By Rochelle A. Shenk , Special Features Writer
Lancaster Sunday News,
February 12, 2012
This article appeared in Progress 2012
Dining and meal service are an integral part of our society. Many holiday traditions focus on family dining. Restaurants offer diversity informal from cafés and bistros, casual yet elegant, and fine dining.
The numerous retirement communities throughout the county all have their own dining venues and options — some formal, others more casual. Landis Homes, Lititz, recently revamped its dining services. The main dining area is known as the Garden Room. A new look was unveiled for this area two days before Thanksgiving, and a grand opening was held in January.
“Our new dining room is more of a bistro style. You no longer follow a service line with a tray. We don’t want people to start at one end and continue through — it’s more flexible and a more casual, less structured experience. Hours are more flexible as well — previously we served breakfast and lunch at specific times. Now the dining area is open 24 hours. If someone would like coffee, a scone and ice cream at 2 p.m., he or she can have it, “explains Greg Henning, dining services director.
There’s an area on one side that offers full-service dining, and another area has more of a café serving style. Both offer a warm, relaxed atmosphere with laminate flooring and upscale finishes such as glass tile inlay and solid surface counters. Even the area where trays and silverware are stacked has a more upscale, less utilitarian look.
Chefs (rather than cooks) have been hired. Henning said, “While we have always had very good cooks at Landis Homes, our chefs bring greater experience and training to the mix. All chefs are cooks, but not all cooks are chefs — chefs traditionally have training in food preparation, years of cooking experience as well as an under-standing of the ‘chemistry of cooking’.
“In searching out chefs we looked for a higher level of experience, education and someone who could direct and train a staff of cooks to prepare and present food at a higher level. In addition to knowledge of special cooking and preparation techniques, the chefs we employ have been trained in cost controls, menu planning, food pairings, team building and management, along with an understanding of nutrition, food safety and kitchen sanitation. We believe our residents deserve the ‘fine dining’ experience that our chefs bring to Landis Homes.”
The menu has been re-vamped, too. New items such as panini’s, wraps, stir-fry and vegetarian options have been added. Tags indicate health-conscious items such as “super-fruits”.
Henning says that the menu items have been added in consultation with the resident food committee. “Before, lunch was traditionally a hot meal. If someone wanted a sandwich, it was more difficult to do that. Now the whole concept is choice, and we took the opportunity to expose people to new food items. We also have a number of people who already enjoy these items and have asked for them,” he says.

§ Work to complete
Print the part of the retirement dining article from "There’s an area" to "less utilitarian look.", word for word. The listing has no role in this exercise.

§ Data records

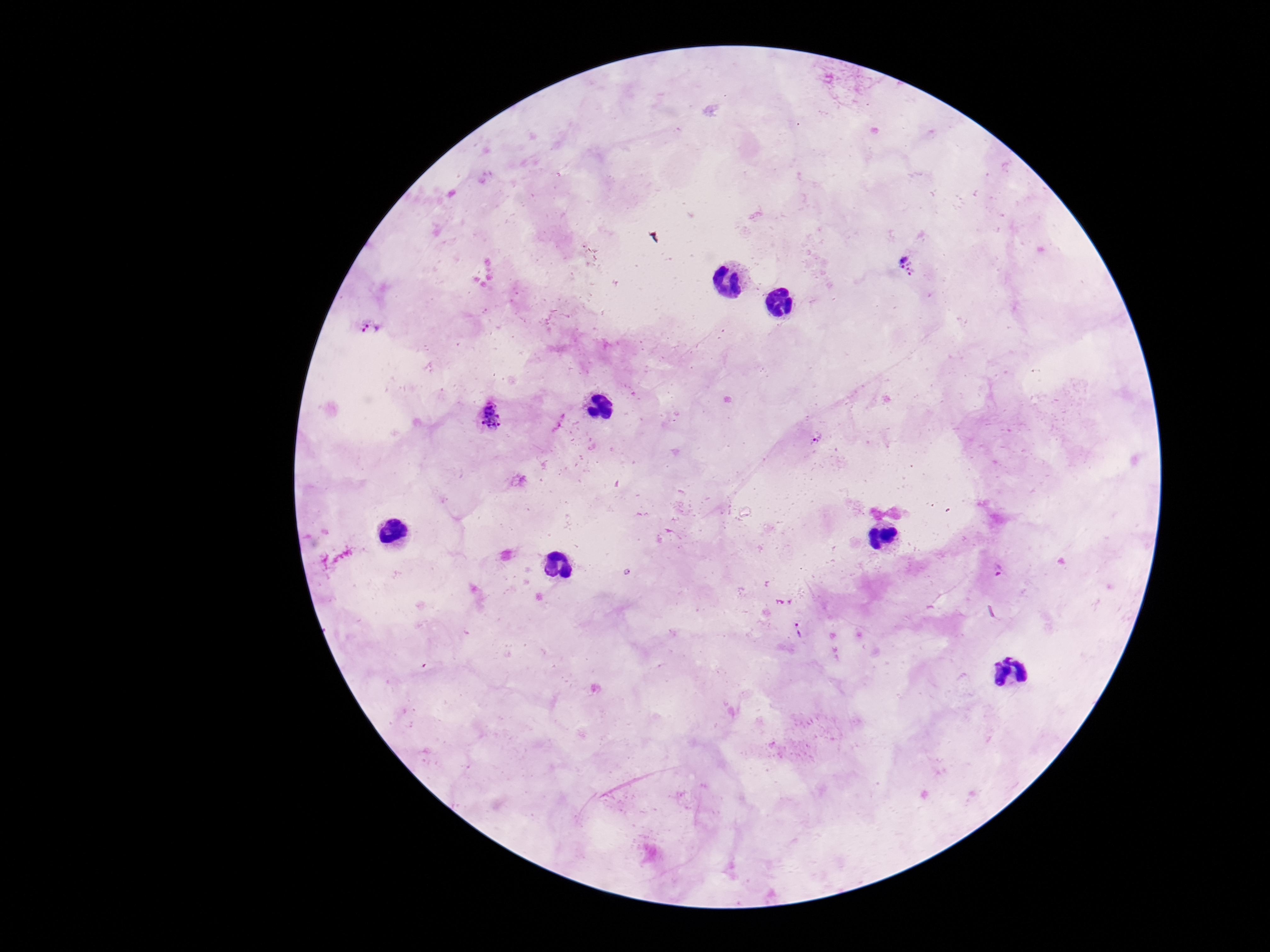

{
  "stain": "Giemsa",
  "capture": "smartphone camera through the microscope eyepiece",
  "plasmodium_parasite_locations": "approximate centers as [x, y] in pixels: [908, 265], [371, 328], [491, 419], [816, 439], [1000, 572], [799, 631]",
  "image_size": "1270×952 pixels",
  "field_of_view": "one from this slide",
  "patient_malaria_status": "positive",
  "preparation": "thick blood film",
  "magnification": "100x"
}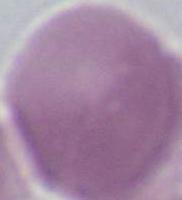
1000x magnification. Photomicrograph. An erythrocyte is seen.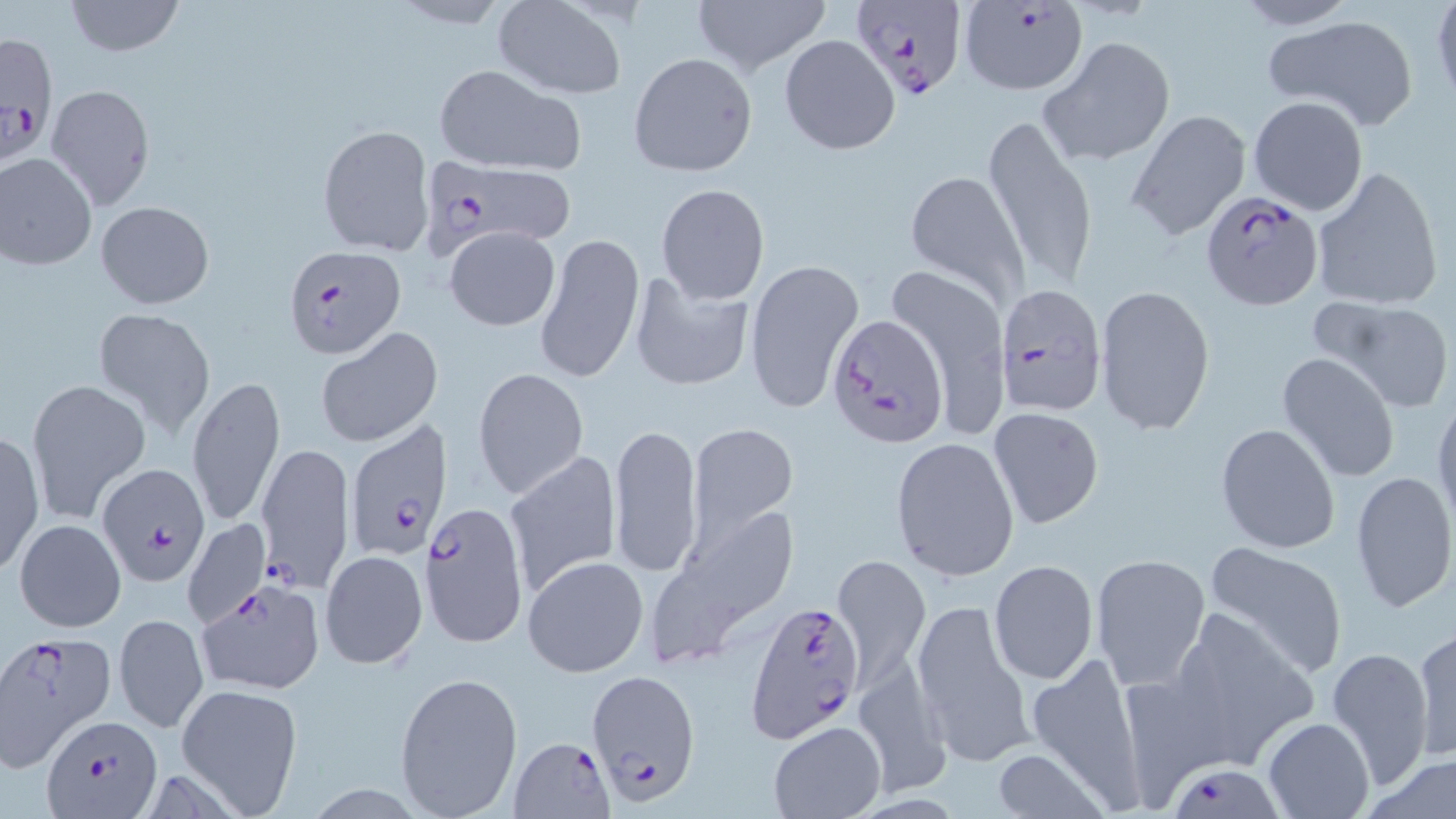

Summary:
  - Coordinate format: approximate bounding boxes as (x1, y1, x2, y2) in pixels
  - Uninfected red blood cell locations: (62, 0, 188, 56), (690, 0, 832, 78), (1429, 0, 1456, 109), (1229, 1, 1362, 30), (494, 2, 624, 97), (1263, 16, 1419, 129), (779, 34, 899, 156), (1038, 36, 1175, 169), (630, 53, 757, 177), (431, 64, 584, 175), (45, 84, 155, 210), (1249, 95, 1370, 215), (982, 115, 1098, 292), (317, 124, 435, 257), (0, 152, 99, 270), (1310, 165, 1444, 311), (905, 169, 1029, 303), (656, 183, 770, 305), (95, 200, 215, 309), (445, 225, 560, 331), (534, 231, 645, 385), (741, 257, 864, 413), (884, 263, 1012, 436), (626, 274, 754, 395), (1094, 285, 1215, 435), (1321, 298, 1454, 412), (92, 306, 215, 440), (316, 327, 442, 448), (1276, 352, 1401, 483), (472, 367, 588, 500), (185, 376, 285, 527), (26, 378, 151, 522), (1431, 393, 1456, 533), (988, 406, 1104, 530), (609, 421, 703, 579), (689, 422, 797, 535), (1215, 423, 1341, 554), (1, 430, 45, 576), (891, 436, 1020, 582), (505, 451, 622, 595), (1350, 470, 1455, 614), (654, 499, 803, 658), (182, 518, 269, 628), (14, 519, 126, 632), (1201, 539, 1351, 678), (319, 549, 428, 671), (1089, 554, 1210, 690), (522, 555, 650, 678), (832, 555, 930, 691), (988, 559, 1099, 684), (911, 600, 1034, 765), (1166, 605, 1321, 768), (114, 611, 208, 733), (1412, 627, 1455, 762), (1325, 650, 1434, 789), (1027, 652, 1148, 805), (853, 655, 950, 795), (394, 670, 524, 816), (175, 683, 304, 815), (1263, 717, 1374, 819), (769, 720, 886, 818), (988, 749, 1107, 819), (1359, 755, 1456, 817)
  - Plasmodium falciparum-infected red blood cell locations: (850, 0, 966, 101), (961, 0, 1088, 96), (1, 31, 59, 159), (1125, 108, 1251, 241), (427, 158, 574, 250), (1200, 191, 1324, 311), (283, 245, 405, 359), (994, 285, 1104, 417), (827, 313, 948, 448), (341, 417, 451, 562), (255, 440, 354, 593), (96, 461, 208, 586), (419, 500, 529, 649), (199, 581, 326, 694), (746, 602, 865, 740), (0, 633, 112, 765), (585, 672, 701, 806), (42, 711, 160, 818), (507, 740, 611, 819), (1176, 764, 1280, 819)
  - Slide-level diagnosis: Plasmodium falciparum
  - Magnification: 1000x
  - Preparation: thin blood smear
  - Modality: optical microscopy
  - Stain: May-Grünwald-Giemsa
  - Field of view: one of a larger specimen
  - Image size: 1456×819 pixels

§ The reply
There’s an area on one side that offers full-service dining, and another area has more of a café serving style. Both offer a warm, relaxed atmosphere with laminate flooring and upscale finishes such as glass tile inlay and solid surface counters. Even the area where trays and silverware are stacked has a more upscale, less utilitarian look.